▸ Selected text:

________________________

Put your parent mode on hold and communicate with your child as his or her friend! Your child should see you as someone with whom they can discuss anything and everything that comes to mind.

Try to get away from serious issues and talk about what usually wouldn’t even have crossed your mind. Some good questions to start the conversation include:

  • What animal do you think I look like? And you?

  • What languages ​​would you like to learn?

  • What place would you most like to visit?

  • Do you like the sea? What about the mountains? What about volcanoes?

  • What planet would you like to visit?

  • Would you like to see penguins? What about whales?

  • Do you think foxes have a soul?

  • Where do you think the rainbow ends?

  • Would you like to see the moon up close?

The list is endless! Some wonderful, some unusual, some deep in meaning or simply unexpected questions are waiting to be asked to get the conversations flowing. Building communication is easier when there are no “wrong” answers and the questions are interesting not only to you but also to your child.

7. Do not neglect the answers

Don’t ask repetitive questions! Any answer is a valid answer! Sometimes what seems “wrong” to us is correct for our child. It is alright to ask more questions to understand what he had in mind!

9. Create a comfortable environment

It’s important to create a comfortable environment. There is no place for stress, fatigue, or frustration. Start FC only when both of you are calm, rested, and ready to talk. Sometimes this is easier said than done. Use FC as naturally as you would verbal conversation - not at any specific time. Insert communication sessions into your everyday routine with your child.

10. Remember that your KiD is just a kid

First of all, your child is just a child and sometimes may not want to communicate. Your child may be in a bad mood, tired, or may want to simply play, read, or just stay with you in silence. Respect your child’s desires, change the schedule to communicate at another time. Trust the child, trust the process.

11. Crises are a part of the process

Even after you have built successful communication with your child, there will come times when he/she refuses to communicate or answers only simple YES/NO questions. This may make you doubt that this method of communication will work. Remember that this is just a step on your path to successful communication.

You just need to wait it out and never, never, never give up!

________________________

▸ Data shown:

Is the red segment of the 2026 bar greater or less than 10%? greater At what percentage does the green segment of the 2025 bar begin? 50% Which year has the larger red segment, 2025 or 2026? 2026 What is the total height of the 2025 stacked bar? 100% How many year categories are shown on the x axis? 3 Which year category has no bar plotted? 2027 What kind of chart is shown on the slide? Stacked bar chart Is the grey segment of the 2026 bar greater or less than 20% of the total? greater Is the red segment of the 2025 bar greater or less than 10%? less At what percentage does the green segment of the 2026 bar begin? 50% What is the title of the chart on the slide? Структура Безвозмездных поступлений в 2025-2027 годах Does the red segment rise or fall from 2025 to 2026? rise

________________________

▸ Your goal:
Copy the passage about talking with your child word for word, starting at "The list is" and ending at "had in mind!". Work only from the passage about talking with your child.

▸ The completed task:
The list is endless! Some wonderful, some unusual, some deep in meaning or simply unexpected questions are waiting to be asked to get the conversations flowing. Building communication is easier when there are no “wrong” answers and the questions are interesting not only to you but also to your child.

7. Do not neglect the answers

Don’t ask repetitive questions! Any answer is a valid answer! Sometimes what seems “wrong” to us is correct for our child. It is alright to ask more questions to understand what he had in mind!